Data extract ▸

__________

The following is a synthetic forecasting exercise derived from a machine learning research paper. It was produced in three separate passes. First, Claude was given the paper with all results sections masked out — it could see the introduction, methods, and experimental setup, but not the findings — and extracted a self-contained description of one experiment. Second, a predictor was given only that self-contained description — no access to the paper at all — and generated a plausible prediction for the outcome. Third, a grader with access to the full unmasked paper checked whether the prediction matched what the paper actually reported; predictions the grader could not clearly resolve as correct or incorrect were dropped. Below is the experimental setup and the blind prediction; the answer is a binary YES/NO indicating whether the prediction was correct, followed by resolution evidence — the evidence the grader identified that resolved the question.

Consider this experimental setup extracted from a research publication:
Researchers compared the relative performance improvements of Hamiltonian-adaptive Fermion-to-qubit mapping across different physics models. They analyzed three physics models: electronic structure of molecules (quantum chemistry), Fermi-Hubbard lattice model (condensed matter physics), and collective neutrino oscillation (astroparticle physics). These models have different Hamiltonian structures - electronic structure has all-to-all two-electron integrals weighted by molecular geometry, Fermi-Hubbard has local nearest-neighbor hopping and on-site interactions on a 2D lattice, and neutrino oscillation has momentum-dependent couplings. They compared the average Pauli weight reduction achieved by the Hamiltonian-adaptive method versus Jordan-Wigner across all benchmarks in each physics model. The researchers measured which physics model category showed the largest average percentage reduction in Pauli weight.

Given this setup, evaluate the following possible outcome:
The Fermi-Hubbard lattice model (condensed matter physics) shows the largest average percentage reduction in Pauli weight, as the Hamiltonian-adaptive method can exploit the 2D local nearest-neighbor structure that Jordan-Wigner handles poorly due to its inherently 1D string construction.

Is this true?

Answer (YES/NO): YES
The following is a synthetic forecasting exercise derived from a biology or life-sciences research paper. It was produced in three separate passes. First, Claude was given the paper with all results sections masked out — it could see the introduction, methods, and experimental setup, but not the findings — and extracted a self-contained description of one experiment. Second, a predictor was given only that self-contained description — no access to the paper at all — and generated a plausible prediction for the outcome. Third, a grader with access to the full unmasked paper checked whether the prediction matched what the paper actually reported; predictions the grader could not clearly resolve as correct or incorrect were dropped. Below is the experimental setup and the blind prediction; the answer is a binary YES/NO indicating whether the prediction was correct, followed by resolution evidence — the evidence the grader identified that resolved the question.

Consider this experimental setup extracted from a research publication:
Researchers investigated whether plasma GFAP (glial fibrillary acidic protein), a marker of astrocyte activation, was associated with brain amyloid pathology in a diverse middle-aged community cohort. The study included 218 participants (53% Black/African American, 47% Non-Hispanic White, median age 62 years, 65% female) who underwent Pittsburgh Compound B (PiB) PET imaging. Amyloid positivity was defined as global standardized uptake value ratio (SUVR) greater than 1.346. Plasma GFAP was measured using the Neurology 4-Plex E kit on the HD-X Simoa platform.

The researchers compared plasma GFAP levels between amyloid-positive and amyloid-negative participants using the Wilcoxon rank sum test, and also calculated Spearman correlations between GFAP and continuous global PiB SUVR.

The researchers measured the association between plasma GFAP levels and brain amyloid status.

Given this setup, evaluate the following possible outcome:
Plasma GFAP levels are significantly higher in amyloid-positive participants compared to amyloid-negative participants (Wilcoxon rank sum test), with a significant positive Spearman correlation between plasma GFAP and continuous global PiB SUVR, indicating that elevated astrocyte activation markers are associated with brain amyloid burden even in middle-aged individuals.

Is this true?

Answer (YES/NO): YES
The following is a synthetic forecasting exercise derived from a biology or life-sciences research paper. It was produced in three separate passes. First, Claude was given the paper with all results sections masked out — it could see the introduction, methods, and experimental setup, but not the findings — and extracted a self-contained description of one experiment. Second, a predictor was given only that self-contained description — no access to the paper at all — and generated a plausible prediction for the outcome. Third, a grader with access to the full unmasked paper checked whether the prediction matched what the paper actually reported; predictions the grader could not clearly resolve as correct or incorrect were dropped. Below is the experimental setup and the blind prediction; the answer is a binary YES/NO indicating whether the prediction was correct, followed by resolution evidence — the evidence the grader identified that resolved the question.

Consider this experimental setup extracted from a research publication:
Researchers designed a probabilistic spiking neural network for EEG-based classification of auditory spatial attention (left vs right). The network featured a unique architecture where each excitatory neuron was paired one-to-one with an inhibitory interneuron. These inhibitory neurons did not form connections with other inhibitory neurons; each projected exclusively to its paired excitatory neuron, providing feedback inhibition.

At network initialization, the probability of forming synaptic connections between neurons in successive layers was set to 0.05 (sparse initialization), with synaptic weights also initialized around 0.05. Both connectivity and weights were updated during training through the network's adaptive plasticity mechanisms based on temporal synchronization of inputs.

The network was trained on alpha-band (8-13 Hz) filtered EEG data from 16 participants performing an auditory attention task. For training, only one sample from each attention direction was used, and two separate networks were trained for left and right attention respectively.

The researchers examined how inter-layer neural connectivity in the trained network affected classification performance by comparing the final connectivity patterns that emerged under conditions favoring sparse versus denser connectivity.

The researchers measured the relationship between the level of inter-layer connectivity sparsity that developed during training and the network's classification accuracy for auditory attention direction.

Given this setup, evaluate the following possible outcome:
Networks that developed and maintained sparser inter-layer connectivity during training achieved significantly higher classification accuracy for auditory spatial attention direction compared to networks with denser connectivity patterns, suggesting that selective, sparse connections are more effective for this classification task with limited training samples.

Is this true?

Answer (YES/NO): YES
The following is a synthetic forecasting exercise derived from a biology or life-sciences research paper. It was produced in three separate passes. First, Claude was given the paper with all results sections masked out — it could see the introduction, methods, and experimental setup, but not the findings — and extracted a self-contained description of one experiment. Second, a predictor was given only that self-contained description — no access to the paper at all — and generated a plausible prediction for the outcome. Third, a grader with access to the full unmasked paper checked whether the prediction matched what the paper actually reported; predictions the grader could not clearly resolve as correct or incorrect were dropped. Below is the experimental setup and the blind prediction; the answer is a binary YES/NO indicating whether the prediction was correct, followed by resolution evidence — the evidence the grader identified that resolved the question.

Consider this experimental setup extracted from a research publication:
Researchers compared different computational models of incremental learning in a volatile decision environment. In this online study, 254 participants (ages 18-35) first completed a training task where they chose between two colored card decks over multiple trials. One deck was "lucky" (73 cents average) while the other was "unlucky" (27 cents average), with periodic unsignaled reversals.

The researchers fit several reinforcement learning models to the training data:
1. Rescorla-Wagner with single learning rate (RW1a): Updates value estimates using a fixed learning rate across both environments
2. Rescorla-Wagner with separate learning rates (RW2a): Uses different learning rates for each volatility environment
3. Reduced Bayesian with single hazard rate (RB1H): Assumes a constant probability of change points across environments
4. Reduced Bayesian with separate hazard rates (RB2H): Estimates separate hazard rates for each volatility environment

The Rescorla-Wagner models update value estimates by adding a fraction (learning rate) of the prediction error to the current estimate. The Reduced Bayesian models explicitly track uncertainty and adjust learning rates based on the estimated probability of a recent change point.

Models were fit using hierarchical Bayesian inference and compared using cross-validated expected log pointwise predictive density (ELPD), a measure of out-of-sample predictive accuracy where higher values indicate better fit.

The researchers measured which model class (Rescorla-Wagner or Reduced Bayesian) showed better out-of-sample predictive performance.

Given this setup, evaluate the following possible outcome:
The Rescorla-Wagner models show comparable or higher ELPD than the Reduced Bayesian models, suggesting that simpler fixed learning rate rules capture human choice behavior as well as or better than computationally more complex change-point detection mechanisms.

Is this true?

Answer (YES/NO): NO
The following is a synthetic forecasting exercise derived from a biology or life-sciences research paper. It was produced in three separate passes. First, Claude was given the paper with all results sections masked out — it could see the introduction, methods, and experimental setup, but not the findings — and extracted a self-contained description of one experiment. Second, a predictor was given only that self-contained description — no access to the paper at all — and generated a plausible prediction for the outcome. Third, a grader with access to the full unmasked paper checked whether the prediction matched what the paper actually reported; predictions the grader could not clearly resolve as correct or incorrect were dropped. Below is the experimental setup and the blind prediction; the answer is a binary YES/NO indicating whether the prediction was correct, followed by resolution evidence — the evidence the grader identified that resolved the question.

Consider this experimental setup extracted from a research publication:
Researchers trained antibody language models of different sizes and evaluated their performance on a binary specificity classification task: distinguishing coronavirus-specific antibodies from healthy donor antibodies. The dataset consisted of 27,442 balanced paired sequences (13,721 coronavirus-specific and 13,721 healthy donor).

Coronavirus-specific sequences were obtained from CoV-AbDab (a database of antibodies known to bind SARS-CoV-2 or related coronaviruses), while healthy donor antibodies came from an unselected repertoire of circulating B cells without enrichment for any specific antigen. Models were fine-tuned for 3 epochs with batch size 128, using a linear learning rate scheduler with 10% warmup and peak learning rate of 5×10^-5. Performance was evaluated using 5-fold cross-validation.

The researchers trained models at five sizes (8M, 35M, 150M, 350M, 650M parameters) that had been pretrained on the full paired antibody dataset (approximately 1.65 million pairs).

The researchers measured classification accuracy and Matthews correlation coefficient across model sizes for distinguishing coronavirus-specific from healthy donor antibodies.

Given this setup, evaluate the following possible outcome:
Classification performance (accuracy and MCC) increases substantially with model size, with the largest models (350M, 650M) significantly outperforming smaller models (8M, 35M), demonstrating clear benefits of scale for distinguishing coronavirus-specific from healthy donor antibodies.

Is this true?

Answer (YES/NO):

__________

About this exercise ▸ Set down, unchanged, the line that contains "The researchers trained" together with every later line in the records, through the last one.

Output for this task ▸
The researchers trained models at five sizes (8M, 35M, 150M, 350M, 650M parameters) that had been pretrained on the full paired antibody dataset (approximately 1.65 million pairs).

The researchers measured classification accuracy and Matthews correlation coefficient across model sizes for distinguishing coronavirus-specific from healthy donor antibodies.

Given this setup, evaluate the following possible outcome:
Classification performance (accuracy and MCC) increases substantially with model size, with the largest models (350M, 650M) significantly outperforming smaller models (8M, 35M), demonstrating clear benefits of scale for distinguishing coronavirus-specific from healthy donor antibodies.

Is this true?

Answer (YES/NO):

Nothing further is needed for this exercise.